Cleanliness in a dataset
This file is about features of a healthy R data frame, stored in a
file with a .rda or .Rdata extension. Similar principles apply for all
datasets, with corresponding shifts in syntax.
You may like to also look at other
guidelines documents.
To fix intuition, I say:
$ R
> print(load("ownership_structure.rda"))
> str(ownership)
and after that, I continue to explore the dataset `ownership'. What
are healthy features which should be present?
- As with all computer programming, it is very important to have a
consistent and sensible naming scheme for the column names. Use
lower case only.
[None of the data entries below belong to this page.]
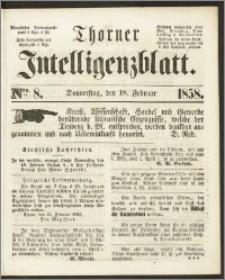 Thorner Intelligenzblatt 1858, Nro. 8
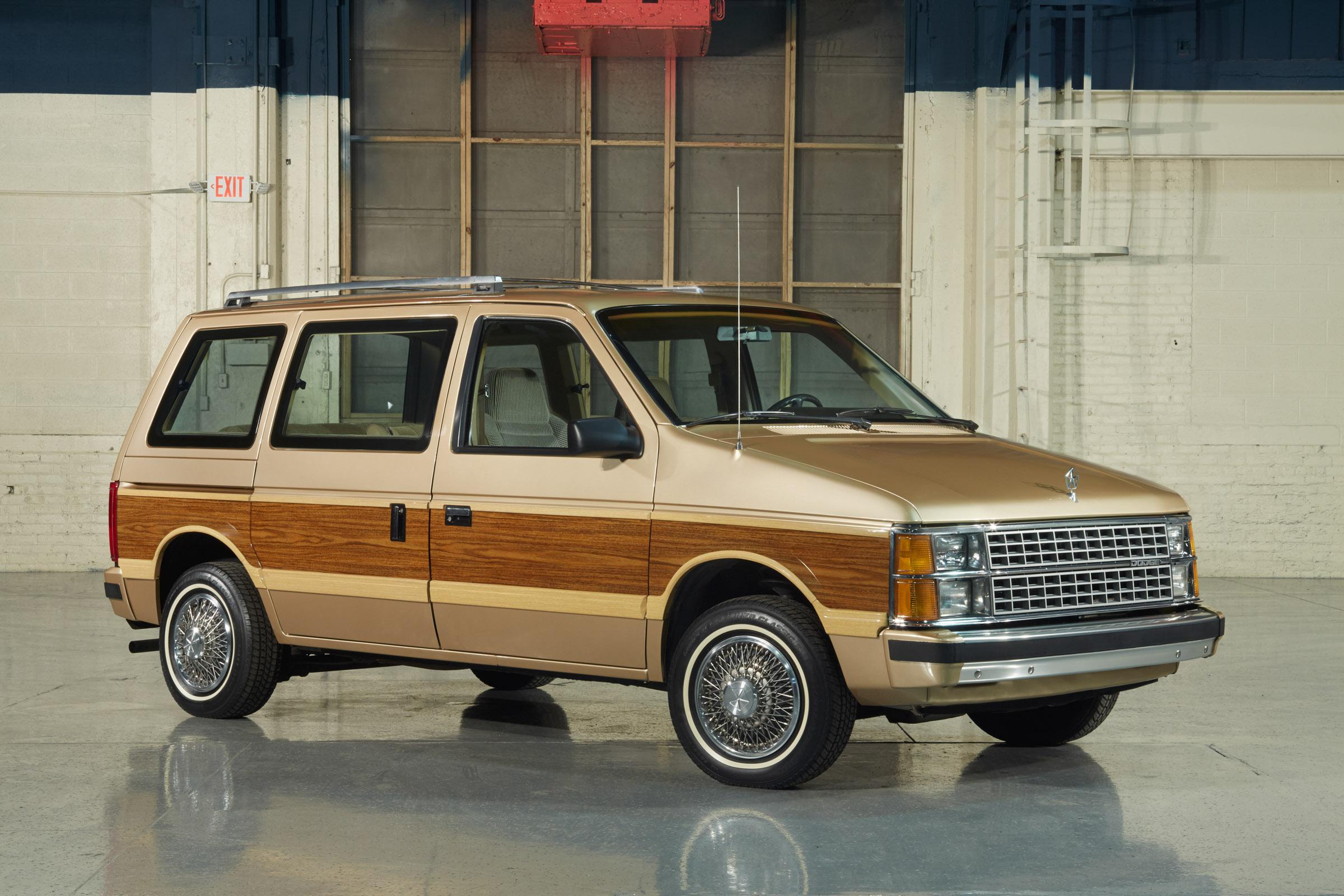 1984 Dodge Caravan front 3/4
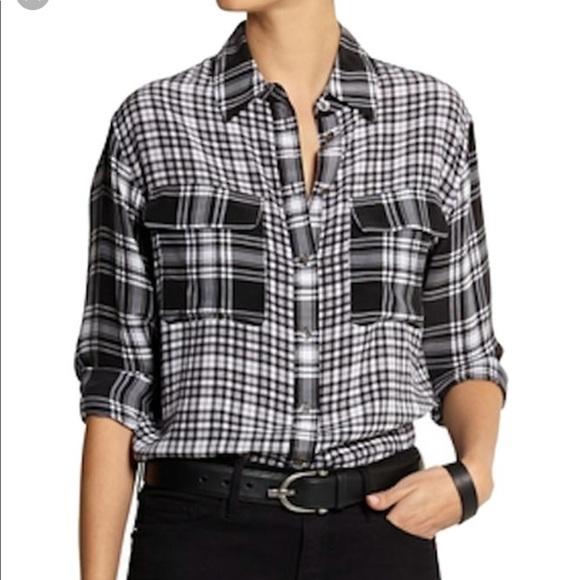 Equipment Tops - Equipment | Silk Mixed Plaid Button Up Shirt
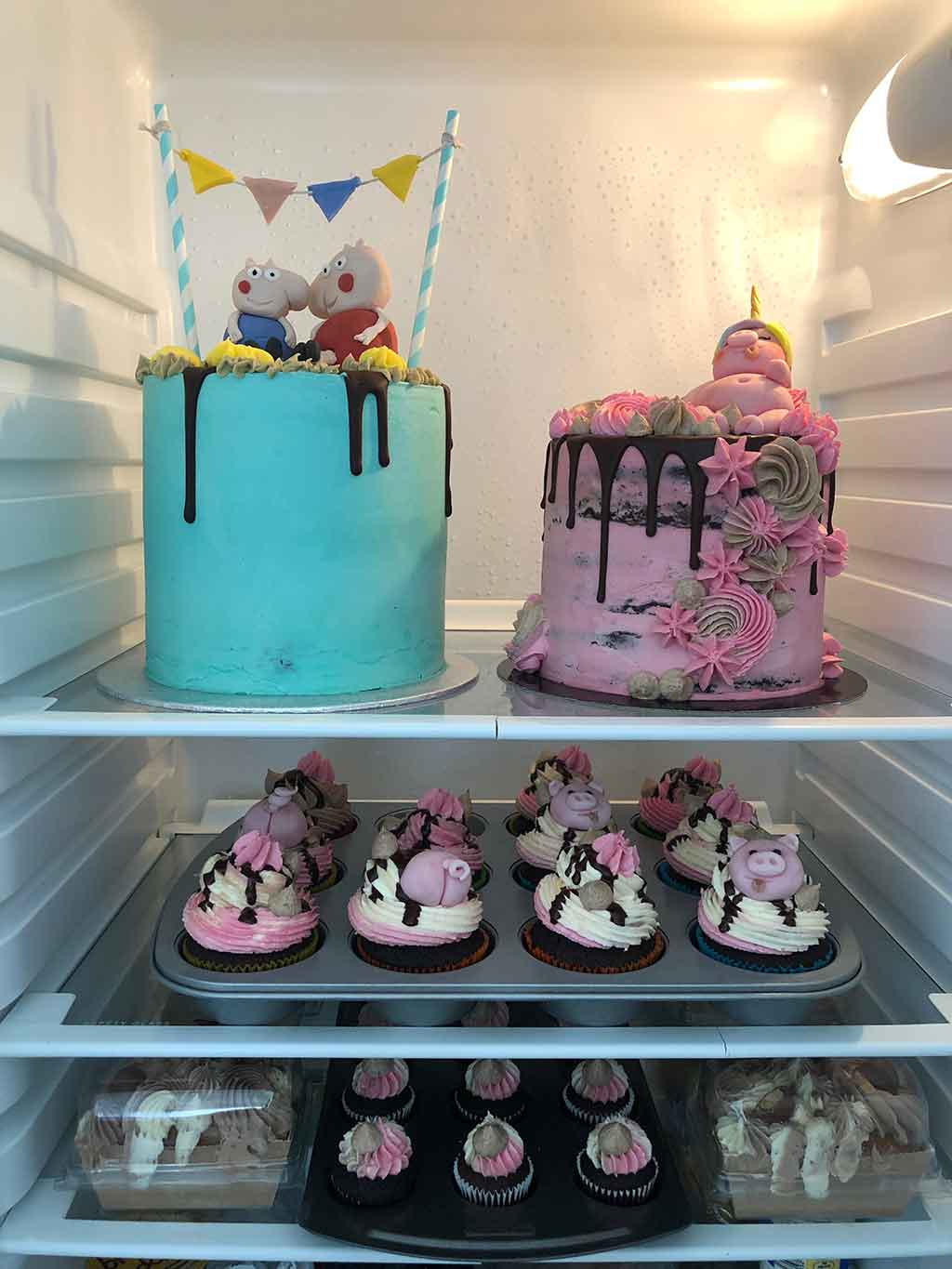 Birthday Cakes Stored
Do not use underscores, use dots instead. Prefix
the name of all booleans with "is." as is the convention in
R. Whatever is done in choosing names, it should be a consistent and
logical scheme that is applied throughout. The sloppy invention of
each name on the fly, without thought and a consistent scheme, is
not acceptable.
- Be supremely careful about classification of observations into 0,
NA and other values. Everything should fall into the correct
category. Nothing should be flagged as NA that is not NA, and nothing
should be flagged as non-NA when it is indeed NA. Sloppiness in
databases includes falsely showing 0 for what should be NA, or
showing NA for what should be 0, and so on.
- Think carefully about the data type for every column. Often, you
will have a numeric column where the data source had used a string
such as "n.a." to denote NA, but you did not correctly take this
into account when you did read.table() or something of the sort. As
a consequence, the column gets falsely classified as a factor.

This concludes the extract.